— WHAT THE TASK ASKS —
Search the entries below for "among", and copy each line where it appears.

Collected data entries
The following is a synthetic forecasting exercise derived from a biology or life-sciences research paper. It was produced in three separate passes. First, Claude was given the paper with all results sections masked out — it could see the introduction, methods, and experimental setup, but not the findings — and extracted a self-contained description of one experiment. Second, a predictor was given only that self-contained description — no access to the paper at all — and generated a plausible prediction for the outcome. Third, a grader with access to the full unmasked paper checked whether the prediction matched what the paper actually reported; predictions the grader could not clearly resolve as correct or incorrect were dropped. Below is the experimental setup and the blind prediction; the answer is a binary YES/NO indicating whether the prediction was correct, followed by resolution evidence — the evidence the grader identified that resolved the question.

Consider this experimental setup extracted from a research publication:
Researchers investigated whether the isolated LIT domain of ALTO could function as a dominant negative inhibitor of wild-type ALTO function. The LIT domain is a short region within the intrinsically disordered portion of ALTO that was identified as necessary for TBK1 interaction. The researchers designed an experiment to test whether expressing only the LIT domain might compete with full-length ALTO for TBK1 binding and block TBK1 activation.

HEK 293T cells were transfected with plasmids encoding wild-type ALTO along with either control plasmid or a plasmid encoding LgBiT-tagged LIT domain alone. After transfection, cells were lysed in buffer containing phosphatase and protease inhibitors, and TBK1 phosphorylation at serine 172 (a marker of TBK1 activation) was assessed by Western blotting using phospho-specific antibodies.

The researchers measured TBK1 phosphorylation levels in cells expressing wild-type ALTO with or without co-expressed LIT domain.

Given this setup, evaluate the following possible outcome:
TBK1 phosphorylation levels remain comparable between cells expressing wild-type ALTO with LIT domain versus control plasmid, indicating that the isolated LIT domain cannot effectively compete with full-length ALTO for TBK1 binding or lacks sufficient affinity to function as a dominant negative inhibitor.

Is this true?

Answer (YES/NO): NO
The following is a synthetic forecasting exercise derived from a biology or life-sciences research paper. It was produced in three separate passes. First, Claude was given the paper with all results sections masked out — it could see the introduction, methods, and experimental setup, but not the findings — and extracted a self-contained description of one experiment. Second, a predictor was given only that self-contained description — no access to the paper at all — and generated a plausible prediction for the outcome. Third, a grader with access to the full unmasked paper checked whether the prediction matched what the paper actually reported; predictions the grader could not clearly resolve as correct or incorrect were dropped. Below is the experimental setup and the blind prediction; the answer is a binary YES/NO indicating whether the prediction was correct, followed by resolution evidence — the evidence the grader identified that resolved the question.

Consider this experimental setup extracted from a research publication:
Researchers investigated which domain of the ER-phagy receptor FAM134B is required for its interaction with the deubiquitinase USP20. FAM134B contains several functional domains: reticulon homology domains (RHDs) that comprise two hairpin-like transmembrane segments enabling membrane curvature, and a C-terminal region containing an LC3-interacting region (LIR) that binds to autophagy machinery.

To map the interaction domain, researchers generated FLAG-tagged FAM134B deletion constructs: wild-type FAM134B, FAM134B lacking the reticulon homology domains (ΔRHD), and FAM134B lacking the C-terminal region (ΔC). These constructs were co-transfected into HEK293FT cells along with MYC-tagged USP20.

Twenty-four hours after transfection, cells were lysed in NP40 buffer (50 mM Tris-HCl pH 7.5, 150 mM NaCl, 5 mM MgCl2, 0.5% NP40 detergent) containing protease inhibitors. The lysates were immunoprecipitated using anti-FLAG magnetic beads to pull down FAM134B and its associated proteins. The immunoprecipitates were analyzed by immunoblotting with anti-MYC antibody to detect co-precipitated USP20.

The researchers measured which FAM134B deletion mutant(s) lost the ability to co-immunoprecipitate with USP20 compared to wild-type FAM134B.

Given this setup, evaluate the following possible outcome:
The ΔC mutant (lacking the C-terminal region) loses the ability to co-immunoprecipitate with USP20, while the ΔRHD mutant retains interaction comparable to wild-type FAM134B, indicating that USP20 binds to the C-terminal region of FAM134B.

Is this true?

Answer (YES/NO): NO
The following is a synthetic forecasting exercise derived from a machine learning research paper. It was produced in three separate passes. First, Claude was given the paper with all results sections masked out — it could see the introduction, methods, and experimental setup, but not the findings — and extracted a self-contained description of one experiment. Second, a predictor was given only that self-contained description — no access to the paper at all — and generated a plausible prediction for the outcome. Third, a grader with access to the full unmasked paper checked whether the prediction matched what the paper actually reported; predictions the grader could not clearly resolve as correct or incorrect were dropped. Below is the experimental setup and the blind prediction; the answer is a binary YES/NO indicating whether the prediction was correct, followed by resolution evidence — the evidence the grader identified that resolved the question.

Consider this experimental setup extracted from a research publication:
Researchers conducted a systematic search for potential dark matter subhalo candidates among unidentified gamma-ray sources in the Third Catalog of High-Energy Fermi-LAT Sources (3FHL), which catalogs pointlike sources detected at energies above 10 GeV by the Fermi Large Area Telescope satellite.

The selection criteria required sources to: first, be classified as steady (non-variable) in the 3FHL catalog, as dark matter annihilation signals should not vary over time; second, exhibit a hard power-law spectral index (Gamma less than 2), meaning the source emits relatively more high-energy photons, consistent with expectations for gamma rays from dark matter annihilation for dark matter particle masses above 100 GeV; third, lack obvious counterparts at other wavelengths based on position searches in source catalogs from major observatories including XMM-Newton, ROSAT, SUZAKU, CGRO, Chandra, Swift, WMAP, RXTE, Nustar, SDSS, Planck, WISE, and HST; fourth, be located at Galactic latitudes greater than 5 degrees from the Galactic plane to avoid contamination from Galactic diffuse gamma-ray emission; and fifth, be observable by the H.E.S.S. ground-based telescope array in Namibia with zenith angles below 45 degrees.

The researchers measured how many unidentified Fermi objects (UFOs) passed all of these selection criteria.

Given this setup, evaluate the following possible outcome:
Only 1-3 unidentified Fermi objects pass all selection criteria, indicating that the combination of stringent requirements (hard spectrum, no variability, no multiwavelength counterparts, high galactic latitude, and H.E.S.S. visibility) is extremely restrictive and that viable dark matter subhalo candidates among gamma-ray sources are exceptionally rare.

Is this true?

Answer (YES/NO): YES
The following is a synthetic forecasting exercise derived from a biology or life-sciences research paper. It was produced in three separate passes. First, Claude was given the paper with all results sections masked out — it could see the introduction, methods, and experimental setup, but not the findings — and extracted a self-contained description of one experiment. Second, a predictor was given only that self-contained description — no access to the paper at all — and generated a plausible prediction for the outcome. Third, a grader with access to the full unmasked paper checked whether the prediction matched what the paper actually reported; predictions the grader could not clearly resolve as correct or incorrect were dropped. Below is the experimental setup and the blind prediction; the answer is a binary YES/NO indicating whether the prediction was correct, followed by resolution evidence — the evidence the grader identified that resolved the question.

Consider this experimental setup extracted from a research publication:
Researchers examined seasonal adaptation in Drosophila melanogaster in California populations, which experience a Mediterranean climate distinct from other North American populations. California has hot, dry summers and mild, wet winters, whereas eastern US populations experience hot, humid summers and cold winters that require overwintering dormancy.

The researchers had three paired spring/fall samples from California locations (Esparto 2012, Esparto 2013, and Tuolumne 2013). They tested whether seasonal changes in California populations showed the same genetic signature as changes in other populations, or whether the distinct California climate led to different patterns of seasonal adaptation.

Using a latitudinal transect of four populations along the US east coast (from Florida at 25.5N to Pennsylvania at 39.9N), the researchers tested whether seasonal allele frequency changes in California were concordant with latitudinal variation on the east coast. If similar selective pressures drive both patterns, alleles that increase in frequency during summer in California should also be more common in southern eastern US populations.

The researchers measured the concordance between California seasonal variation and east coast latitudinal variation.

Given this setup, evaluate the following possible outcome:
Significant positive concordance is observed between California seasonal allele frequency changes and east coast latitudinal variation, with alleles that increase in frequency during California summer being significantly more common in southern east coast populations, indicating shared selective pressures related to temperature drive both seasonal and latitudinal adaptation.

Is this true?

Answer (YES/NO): YES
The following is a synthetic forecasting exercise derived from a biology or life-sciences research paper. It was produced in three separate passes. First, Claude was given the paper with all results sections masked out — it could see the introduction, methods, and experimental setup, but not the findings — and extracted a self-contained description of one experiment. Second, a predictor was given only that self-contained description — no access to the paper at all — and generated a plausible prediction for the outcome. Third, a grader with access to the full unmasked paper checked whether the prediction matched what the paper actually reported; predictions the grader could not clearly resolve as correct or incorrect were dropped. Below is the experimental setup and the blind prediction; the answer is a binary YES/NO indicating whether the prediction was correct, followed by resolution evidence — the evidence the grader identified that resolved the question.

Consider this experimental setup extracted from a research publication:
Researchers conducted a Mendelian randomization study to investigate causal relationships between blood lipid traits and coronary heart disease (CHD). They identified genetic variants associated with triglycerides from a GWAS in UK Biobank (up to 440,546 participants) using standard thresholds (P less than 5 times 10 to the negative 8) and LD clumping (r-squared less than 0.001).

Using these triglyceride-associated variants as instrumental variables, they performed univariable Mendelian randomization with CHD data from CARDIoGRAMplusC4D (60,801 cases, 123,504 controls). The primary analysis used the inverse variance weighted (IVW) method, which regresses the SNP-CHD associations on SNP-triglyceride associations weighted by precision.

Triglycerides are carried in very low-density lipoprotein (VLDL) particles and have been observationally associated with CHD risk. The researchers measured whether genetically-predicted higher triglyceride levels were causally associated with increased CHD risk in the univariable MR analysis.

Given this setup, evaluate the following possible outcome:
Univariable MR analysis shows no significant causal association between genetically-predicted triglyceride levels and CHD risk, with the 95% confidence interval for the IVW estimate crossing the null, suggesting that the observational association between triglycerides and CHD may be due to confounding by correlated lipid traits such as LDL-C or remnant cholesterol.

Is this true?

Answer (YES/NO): NO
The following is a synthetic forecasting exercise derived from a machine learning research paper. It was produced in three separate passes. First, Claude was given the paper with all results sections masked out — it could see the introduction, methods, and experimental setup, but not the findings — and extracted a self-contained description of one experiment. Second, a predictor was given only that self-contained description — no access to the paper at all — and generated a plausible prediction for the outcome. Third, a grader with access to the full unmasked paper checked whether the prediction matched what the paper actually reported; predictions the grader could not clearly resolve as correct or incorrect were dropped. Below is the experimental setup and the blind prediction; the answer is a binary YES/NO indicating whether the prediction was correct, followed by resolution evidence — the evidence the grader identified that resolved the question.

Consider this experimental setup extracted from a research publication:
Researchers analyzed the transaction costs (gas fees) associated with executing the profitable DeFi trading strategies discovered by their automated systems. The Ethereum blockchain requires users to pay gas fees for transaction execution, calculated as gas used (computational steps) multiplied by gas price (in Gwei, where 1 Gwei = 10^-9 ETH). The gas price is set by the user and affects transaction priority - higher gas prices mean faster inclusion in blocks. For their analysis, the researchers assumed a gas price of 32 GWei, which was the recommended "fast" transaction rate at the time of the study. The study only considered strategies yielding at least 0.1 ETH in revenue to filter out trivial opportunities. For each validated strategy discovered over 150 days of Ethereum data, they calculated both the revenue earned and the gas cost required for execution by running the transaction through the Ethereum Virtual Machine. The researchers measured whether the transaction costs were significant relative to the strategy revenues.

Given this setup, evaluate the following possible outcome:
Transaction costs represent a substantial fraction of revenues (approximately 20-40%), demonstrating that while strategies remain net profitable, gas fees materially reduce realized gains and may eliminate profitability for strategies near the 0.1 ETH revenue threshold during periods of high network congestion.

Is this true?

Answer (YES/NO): NO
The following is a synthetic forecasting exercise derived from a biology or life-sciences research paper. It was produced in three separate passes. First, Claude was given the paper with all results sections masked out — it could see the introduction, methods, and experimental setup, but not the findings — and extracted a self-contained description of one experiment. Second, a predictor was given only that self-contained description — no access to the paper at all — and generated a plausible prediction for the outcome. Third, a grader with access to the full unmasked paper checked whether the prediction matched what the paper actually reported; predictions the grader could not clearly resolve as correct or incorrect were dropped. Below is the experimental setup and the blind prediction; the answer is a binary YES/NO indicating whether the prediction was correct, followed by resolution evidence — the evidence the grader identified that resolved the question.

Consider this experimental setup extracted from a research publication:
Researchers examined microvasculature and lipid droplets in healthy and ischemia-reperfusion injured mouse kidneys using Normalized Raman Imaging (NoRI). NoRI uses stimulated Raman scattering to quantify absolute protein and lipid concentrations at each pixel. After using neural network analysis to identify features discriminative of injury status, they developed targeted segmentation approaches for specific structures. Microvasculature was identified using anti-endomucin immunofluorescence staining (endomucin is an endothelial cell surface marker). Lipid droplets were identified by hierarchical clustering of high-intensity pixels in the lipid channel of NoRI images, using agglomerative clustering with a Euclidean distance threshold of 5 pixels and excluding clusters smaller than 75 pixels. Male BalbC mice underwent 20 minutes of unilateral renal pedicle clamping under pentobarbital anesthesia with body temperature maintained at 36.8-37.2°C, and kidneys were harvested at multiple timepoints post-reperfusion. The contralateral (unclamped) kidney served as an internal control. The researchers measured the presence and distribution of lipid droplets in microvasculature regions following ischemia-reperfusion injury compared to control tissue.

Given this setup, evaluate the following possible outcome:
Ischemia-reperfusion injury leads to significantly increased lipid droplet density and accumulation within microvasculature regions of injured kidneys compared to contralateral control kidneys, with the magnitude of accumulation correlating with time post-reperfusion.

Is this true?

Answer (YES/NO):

— TASK ANSWER —
Researchers conducted a systematic search for potential dark matter subhalo candidates among unidentified gamma-ray sources in the Third Catalog of High-Energy Fermi-LAT Sources (3FHL), which catalogs pointlike sources detected at energies above 10 GeV by the Fermi Large Area Telescope satellite.
Only 1-3 unidentified Fermi objects pass all selection criteria, indicating that the combination of stringent requirements (hard spectrum, no variability, no multiwavelength counterparts, high galactic latitude, and H.E.S.S. visibility) is extremely restrictive and that viable dark matter subhalo candidates among gamma-ray sources are exceptionally rare.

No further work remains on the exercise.